Henry Purcell

    La ópera Dido y Eneas bastó para situar al compositor inglés Henry Purcell (1659-1695) a la cabeza de la música escénica de su tiempo, labor que se vio complementada con sus numerosas composiciones para la corte.

    Purcell nació en Londres en torno al año 1659. Imbuido desde niño en el ambiente musical (su padre era músico del séquito real), fue cantante de coro e instrumentista de órgano, violín, tiorba y virginal. En 1679 accedió al cargo de organista de la abadía de Westminster, y al año siguiente contrajo matrimonio.
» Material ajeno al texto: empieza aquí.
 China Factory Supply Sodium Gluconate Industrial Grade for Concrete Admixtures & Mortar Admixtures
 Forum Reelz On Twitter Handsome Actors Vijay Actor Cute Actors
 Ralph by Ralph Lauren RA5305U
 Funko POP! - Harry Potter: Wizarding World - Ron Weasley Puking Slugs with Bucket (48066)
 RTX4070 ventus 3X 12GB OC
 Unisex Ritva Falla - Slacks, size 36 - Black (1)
En esta época comenzaron a destacar sus chaconas y fantasías, así como sus anthems, composiciones patrióticas a modo de himnos nacionales.

    En 1683 pasó a ser el restaurador de instrumentos de la capilla real, y cuatro años más tarde fue nombrado compositor ordinario para los violines, un cargo que le obligaba a escribir danzas y piezas instrumentales para interpretar en la corte. En esta función compondría numerosas odas, cuya ejecución se reservaba a las celebraciones reales y ocasiones solemnes.
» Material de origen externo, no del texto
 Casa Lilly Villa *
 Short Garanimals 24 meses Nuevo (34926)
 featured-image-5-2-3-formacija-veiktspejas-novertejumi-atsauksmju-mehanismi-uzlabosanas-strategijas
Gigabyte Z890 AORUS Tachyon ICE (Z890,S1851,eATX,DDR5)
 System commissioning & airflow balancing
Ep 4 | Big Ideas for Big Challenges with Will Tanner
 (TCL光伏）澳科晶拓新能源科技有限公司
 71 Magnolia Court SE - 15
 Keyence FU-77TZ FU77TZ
    Purcell recibió el encargo, en 1689, de componer la música para la coronación de Guillermo III de Nassau y María II de Inglaterra. Durante el reinado del matrimonio prosiguió su labor como músico real, pero compaginó las obras cortesanas con piezas para representaciones teatrales. Fue entonces cuando compuso Dido y Eneas, una ópera intensamente dramática que se apartaba de los modelos al uso del momento.
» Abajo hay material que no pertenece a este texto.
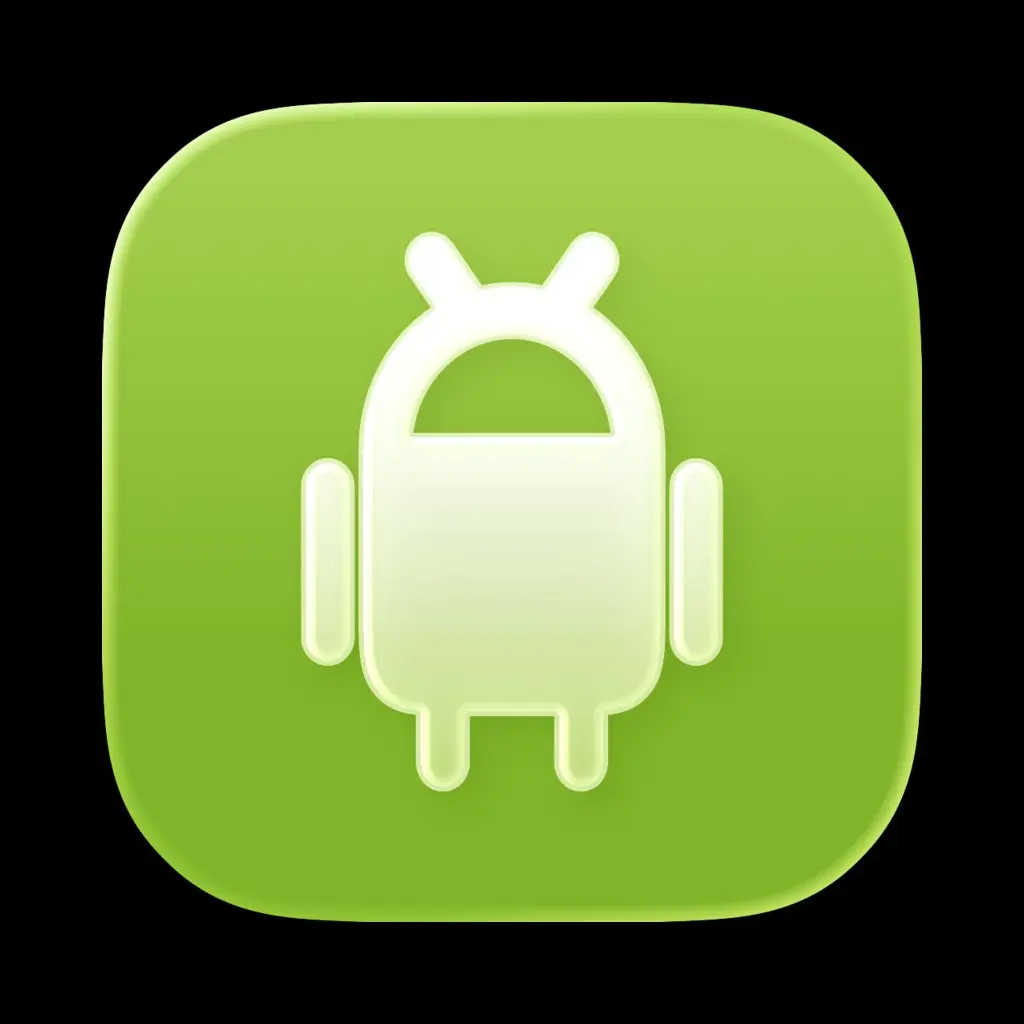 another
Это настольное приложение для зеркалирования и управления Android-устройствами через USB | Сетка — социальная сеть от hh.ru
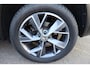 Skoda Kodiaq 1.5 TSI Sportline Business org.NL nw.model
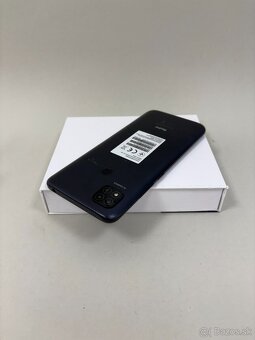 Xiaomi Redmi 9C 64GB Black - 5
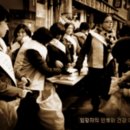 고창전통시장 이미지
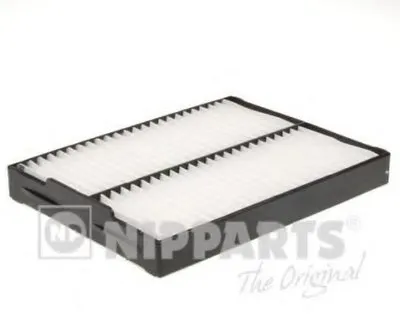 Фильтр, воздух во внутренном пространстве NIPPARTS купить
    En su trabajo como compositor de la corte, Purcell escribió, en los últimos años de su vida, sus otras dos obras maestras: Oda para el día de Santa Cecilia, dedicada a la santa patrona de la música, y Oda para el cumpleaños de la reina María. A su muerte, acaecida en Londres el 21 de noviembre de 1695, sus restos quedaron enterrados bajo el órgano de la abadía de Westminster.